Cuando se hacían las partes, además de la poya, era común cortar una pequeña porción (algo menos de la mitad de la palma de la mano) y se echaba en un cesto al tiempo que se decía: “dejo esto para Dios”. Se trataba de un gesto simbólico, a modo de donativo, que expresaba piedad y religiosidad del ama de casa. Las mujeres encargadas del horno iban acumulando aquellas pequeñas porciones y con su conjunto se horneaban los panes que se vendían después a los viudos/as del pueblo o a las personas que por cualquier circunstancia no “masaban”; también eran empleados estos panes para hacer alguna caridad. Al final de la semana, el beneficio de la venta de los panes “masados para Dios” se entregaba al Sr. Cura, a modo de contribución voluntaria de la feligresía para costear los gastos de culto y fabrica: la cera, incienso, ornamentos y lienzos sagrados, obleas o vino de Misa… Era obvio que no todos realizaban esta humilde aportación, había un pequeño grupo de mujeres que no lo hacían porque no podían y otras porque no querían saber nada con Dios (que de esto siempre hubo); pero la mayoría de gaibielanas expresaban -de éste modo sencillo y cotidiano- su finura espiritual. Gesto que prestaba, además, un significativo servicio a la comunidad posibilitando el pan a cuantos, por si mismos, no podían atender a esos menesteres.
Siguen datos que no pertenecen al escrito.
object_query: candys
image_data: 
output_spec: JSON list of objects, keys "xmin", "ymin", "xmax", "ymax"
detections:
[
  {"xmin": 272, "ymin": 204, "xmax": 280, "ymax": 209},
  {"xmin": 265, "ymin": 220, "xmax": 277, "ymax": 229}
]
Llegado el momento de introducir los panes en el horno, previamente marcados con sus iniciales, los depositaban sobre unas palas cortas a las que previamente se añadía una fina capa de harina, para que no se pegara la masa y se le entregaban a la hornera, para con una pala más larga los metiera dentro del horno. Y se marchaban hasta que un par de horas después regresaban a recoger sus panes.